Cavalier wrote:Assuming this is big law, you probably have nothing to worry about as long as you follow at least two of these three rules:
1) Do what you're told. The substance of your assignments probably won't matter much, but if you research the wrong issue, examine the wrong jurisdiction, etc., it'll be obvious that you screwed up.
2) Don't miss deadlines. Ever. None of your assignments are likely to be time sensitive, but if something is due soon, you must do whatever it takes to complete it on time.
3) Don't be too socially awkward. The bar isn't very high, but puking, making sexist jokes, or insulting a partner's second-tier law school to his face (this actually happened) should be avoided.
Seriously, most of the no-offers I've heard about have involved some combination of the above--it takes a lot to get no-offered. Just to be safe, anytime you get an assignment, make sure you are absolutely certain what you're to do, and then make sure you know (a) what jurisdiction it's in, (b) what the assigning attorney expects (an email, a memo, etc.), and (c) if the assigning attorney suggests a page range, whether that's single or double spaced. And before you turn in any assignment or send any email, proofread it multiple times. It's not uncommon for firms to make a binder of every summer associate's assignments for the hiring committee to review. They're not going to know whether you neglected to cite Judge Posner's dissent in your analysis of predatory pricing in the Seventh Circuit, but they will certainly see typos.
To expand on this:
With respect to (2) handing stuff in on time, if you realize during an assignment that you cannot complete it on time (for a good reason), make sure you tell the assigning lawyer as soon as possible. Deadlines can usually be moved, but missing a deadline is among the worst things you can do.
One mistake a lot of SAs make is to do everything on their own. Many big law firms have hordes of administrative staff that are much better than you at making binders, using the faxes, filling out expense forms, etc. As far as the firm is concerned time spent doing that stuff is time they can't bill to clients. (Most SA time is never billed to clients; the point is to show that you will be a capable associate in a year.) As far as proofreading, I am a terrible proofreader of my own work, so I always had someone else proofread everything
I worked on, short of an informal email. I made my administrative assistant (or, if it was a big document, the proofreading department) proofread and format every document to make sure it corresponded to the office standard.
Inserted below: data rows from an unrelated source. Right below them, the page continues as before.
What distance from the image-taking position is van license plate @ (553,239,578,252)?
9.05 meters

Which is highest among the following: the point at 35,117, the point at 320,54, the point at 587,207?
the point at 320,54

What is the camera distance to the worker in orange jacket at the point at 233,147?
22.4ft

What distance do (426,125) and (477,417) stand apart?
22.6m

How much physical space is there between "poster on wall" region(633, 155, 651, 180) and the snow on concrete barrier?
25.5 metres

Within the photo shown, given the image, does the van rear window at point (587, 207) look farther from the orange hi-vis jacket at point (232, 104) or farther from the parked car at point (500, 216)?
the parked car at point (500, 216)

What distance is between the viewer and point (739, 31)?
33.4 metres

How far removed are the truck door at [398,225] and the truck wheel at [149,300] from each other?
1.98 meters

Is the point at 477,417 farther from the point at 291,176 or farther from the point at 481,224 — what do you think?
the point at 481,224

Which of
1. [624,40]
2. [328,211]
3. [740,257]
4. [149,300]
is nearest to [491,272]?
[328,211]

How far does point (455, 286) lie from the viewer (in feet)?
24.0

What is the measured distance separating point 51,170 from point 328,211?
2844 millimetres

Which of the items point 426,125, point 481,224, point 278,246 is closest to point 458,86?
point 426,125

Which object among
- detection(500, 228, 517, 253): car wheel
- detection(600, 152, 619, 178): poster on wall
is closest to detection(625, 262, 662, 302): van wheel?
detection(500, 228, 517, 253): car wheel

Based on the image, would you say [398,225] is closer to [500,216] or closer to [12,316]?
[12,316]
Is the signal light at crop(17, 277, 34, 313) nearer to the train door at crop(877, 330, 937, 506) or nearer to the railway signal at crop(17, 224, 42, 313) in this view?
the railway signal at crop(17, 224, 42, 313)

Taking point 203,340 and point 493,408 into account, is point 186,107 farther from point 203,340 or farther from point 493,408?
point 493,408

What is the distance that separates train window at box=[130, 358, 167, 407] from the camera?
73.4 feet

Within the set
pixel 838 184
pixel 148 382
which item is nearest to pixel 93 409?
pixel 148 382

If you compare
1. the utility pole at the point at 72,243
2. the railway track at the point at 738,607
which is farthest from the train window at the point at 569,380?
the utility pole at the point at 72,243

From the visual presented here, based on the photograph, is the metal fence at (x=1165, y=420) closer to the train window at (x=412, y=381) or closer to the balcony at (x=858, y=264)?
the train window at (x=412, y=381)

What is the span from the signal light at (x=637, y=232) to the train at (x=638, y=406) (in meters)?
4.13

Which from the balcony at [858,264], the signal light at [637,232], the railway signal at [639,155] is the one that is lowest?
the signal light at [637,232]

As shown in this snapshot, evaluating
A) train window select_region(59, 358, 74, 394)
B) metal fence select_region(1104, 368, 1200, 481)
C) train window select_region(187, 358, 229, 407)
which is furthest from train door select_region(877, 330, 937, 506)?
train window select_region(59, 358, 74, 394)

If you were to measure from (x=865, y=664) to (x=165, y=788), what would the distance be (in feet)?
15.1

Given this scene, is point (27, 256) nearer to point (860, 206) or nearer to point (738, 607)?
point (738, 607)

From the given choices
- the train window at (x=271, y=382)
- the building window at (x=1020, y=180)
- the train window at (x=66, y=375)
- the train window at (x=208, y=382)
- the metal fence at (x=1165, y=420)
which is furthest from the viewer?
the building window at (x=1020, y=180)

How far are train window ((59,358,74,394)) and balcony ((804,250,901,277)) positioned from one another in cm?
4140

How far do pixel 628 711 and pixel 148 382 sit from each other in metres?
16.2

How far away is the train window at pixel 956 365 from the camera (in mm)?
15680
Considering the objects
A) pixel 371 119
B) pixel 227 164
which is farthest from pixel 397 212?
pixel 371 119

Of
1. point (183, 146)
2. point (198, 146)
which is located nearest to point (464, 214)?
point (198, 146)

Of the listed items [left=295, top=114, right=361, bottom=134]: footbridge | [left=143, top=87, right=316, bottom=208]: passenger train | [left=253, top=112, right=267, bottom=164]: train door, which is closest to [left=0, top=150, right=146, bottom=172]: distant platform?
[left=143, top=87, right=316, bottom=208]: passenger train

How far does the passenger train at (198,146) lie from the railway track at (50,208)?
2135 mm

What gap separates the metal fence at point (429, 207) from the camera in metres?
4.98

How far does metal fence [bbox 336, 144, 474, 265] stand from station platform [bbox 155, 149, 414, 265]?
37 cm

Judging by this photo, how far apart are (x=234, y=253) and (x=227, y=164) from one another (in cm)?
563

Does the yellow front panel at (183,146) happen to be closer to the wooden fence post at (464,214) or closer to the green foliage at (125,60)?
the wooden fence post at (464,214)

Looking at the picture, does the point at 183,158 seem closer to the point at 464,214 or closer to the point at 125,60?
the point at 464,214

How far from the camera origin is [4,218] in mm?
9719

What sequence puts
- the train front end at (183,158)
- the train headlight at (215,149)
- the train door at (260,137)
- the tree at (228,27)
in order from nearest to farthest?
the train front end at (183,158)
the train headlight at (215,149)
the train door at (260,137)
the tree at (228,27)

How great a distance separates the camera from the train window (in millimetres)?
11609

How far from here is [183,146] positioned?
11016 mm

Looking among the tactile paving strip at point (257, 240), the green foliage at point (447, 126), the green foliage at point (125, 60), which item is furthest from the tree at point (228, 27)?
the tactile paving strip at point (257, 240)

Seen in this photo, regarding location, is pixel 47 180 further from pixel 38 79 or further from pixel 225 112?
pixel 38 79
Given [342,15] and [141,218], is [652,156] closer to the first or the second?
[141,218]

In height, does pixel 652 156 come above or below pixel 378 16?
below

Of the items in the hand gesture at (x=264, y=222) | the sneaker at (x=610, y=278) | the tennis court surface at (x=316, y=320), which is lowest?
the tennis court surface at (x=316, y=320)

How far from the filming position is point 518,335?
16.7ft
Also, if you are asked your opinion, state it. You were hired to add value, not to be an automaton. Many times you will be the best informed on the particular issue you researched, and your opinion may be valuable. If someone more senior than you disagree, shut your trap and do what they say—don't argue! But if you are asked, don't say "I don't know" (or at least give reasons for why you don't know, if, say, the client didn't give enough information). No client wants to hear it, so if that's your informed opinion, you've just created work for someone else who has to develop one.